> _EXERCISE_
Write out all of the records below precisely as given, omitting the images.

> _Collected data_
=== Begin Enclosure ===

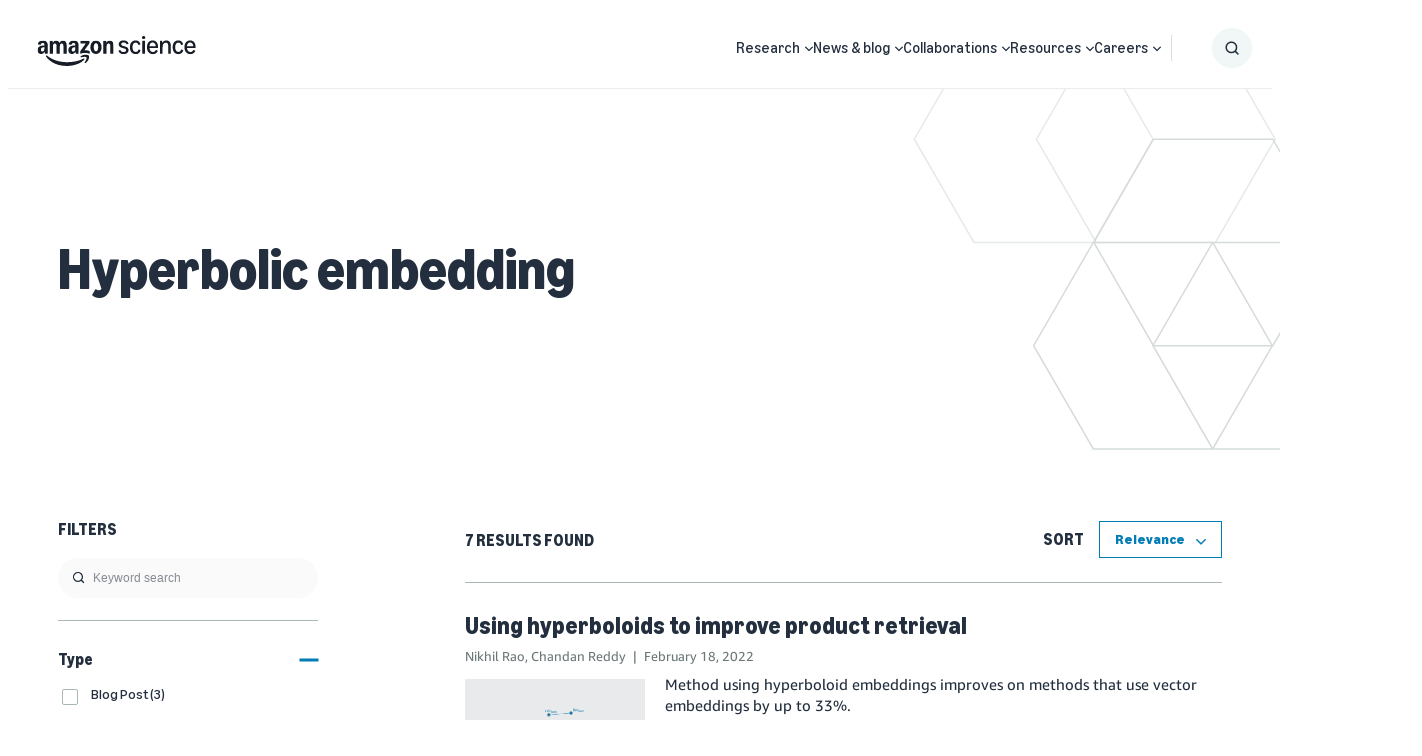

--- FILE ---
content_type: image/svg+xml
request_url: https://assets.amazon.science/30/fa/d9b66fce484290127e3e4319f45e/quantum-technologies.svg
body_size: 1826
content:
<svg width="180" height="180" viewBox="0 0 180 180" fill="none" xmlns="http://www.w3.org/2000/svg">
<path d="M89.3814 170C103.939 170 115.739 134.183 115.739 90C115.739 45.8172 103.939 10 89.3814 10C74.8243 10 63.0234 45.8172 63.0234 90C63.0234 134.183 74.8243 170 89.3814 170Z" stroke="#161D26" stroke-width="6"/>
<path d="M20.2147 130.14C27.5129 142.781 64.5567 135.057 102.954 112.888C141.352 90.7197 166.562 62.5008 159.264 49.8598C151.966 37.2188 114.922 44.9427 76.5247 67.1115C38.1273 89.2802 12.9164 117.499 20.2147 130.14Z" stroke="#161D26" stroke-width="6"/>
<path d="M159.264 130.14C166.562 117.499 141.352 89.2803 102.954 67.1115C64.5567 44.9427 27.513 37.2189 20.2147 49.8599C12.9164 62.5009 38.1273 90.7198 76.5248 112.889C114.922 135.057 151.966 142.781 159.264 130.14Z" stroke="#161D26" stroke-width="6"/>
<path d="M90.2395 75.3605V105.64" stroke="#161D26" stroke-width="4" stroke-linecap="round"/>
<path d="M83.0302 75.3605V105.64" stroke="#161D26" stroke-width="4" stroke-linecap="round"/>
<path d="M97.4488 75.3605V105.64" stroke="#161D26" stroke-width="4" stroke-linecap="round"/>
<path d="M75.0999 90.5H105.379" stroke="#161D26" stroke-width="4" stroke-linecap="round"/>
<path d="M75.0999 83.2908H105.379" stroke="#161D26" stroke-width="4" stroke-linecap="round"/>
<path d="M75.0999 97.7094H105.379" stroke="#161D26" stroke-width="4" stroke-linecap="round"/>
<path d="M96.5767 79.1628H83.9023C81.1408 79.1628 78.9023 81.4014 78.9023 84.1628V96.8373C78.9023 99.5987 81.1408 101.837 83.9023 101.837H96.5767C99.3381 101.837 101.577 99.5987 101.577 96.8373V84.1628C101.577 81.4014 99.3381 79.1628 96.5767 79.1628Z" fill="white" stroke="#161D26" stroke-width="4"/>
<path d="M91.4488 85.2906H89.0302C86.821 85.2906 85.0302 87.0815 85.0302 89.2906V91.7093C85.0302 93.9184 86.821 95.7093 89.0302 95.7093H91.4488C93.6579 95.7093 95.4488 93.9184 95.4488 91.7093V89.2906C95.4488 87.0815 93.6579 85.2906 91.4488 85.2906Z" stroke="#161D26" stroke-width="4"/>
</svg>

=== End Enclosure ===

> _REPLY TO THE EXERCISE_
--- FILE ---
content_type: image/svg+xml
request_url: https://assets.amazon.science/30/fa/d9b66fce484290127e3e4319f45e/quantum-technologies.svg
body_size: 1826
content:
<svg width="180" height="180" viewBox="0 0 180 180" fill="none" xmlns="http://www.w3.org/2000/svg">
<path d="M89.3814 170C103.939 170 115.739 134.183 115.739 90C115.739 45.8172 103.939 10 89.3814 10C74.8243 10 63.0234 45.8172 63.0234 90C63.0234 134.183 74.8243 170 89.3814 170Z" stroke="#161D26" stroke-width="6"/>
<path d="M20.2147 130.14C27.5129 142.781 64.5567 135.057 102.954 112.888C141.352 90.7197 166.562 62.5008 159.264 49.8598C151.966 37.2188 114.922 44.9427 76.5247 67.1115C38.1273 89.2802 12.9164 117.499 20.2147 130.14Z" stroke="#161D26" stroke-width="6"/>
<path d="M159.264 130.14C166.562 117.499 141.352 89.2803 102.954 67.1115C64.5567 44.9427 27.513 37.2189 20.2147 49.8599C12.9164 62.5009 38.1273 90.7198 76.5248 112.889C114.922 135.057 151.966 142.781 159.264 130.14Z" stroke="#161D26" stroke-width="6"/>
<path d="M90.2395 75.3605V105.64" stroke="#161D26" stroke-width="4" stroke-linecap="round"/>
<path d="M83.0302 75.3605V105.64" stroke="#161D26" stroke-width="4" stroke-linecap="round"/>
<path d="M97.4488 75.3605V105.64" stroke="#161D26" stroke-width="4" stroke-linecap="round"/>
<path d="M75.0999 90.5H105.379" stroke="#161D26" stroke-width="4" stroke-linecap="round"/>
<path d="M75.0999 83.2908H105.379" stroke="#161D26" stroke-width="4" stroke-linecap="round"/>
<path d="M75.0999 97.7094H105.379" stroke="#161D26" stroke-width="4" stroke-linecap="round"/>
<path d="M96.5767 79.1628H83.9023C81.1408 79.1628 78.9023 81.4014 78.9023 84.1628V96.8373C78.9023 99.5987 81.1408 101.837 83.9023 101.837H96.5767C99.3381 101.837 101.577 99.5987 101.577 96.8373V84.1628C101.577 81.4014 99.3381 79.1628 96.5767 79.1628Z" fill="white" stroke="#161D26" stroke-width="4"/>
<path d="M91.4488 85.2906H89.0302C86.821 85.2906 85.0302 87.0815 85.0302 89.2906V91.7093C85.0302 93.9184 86.821 95.7093 89.0302 95.7093H91.4488C93.6579 95.7093 95.4488 93.9184 95.4488 91.7093V89.2906C95.4488 87.0815 93.6579 85.2906 91.4488 85.2906Z" stroke="#161D26" stroke-width="4"/>
</svg>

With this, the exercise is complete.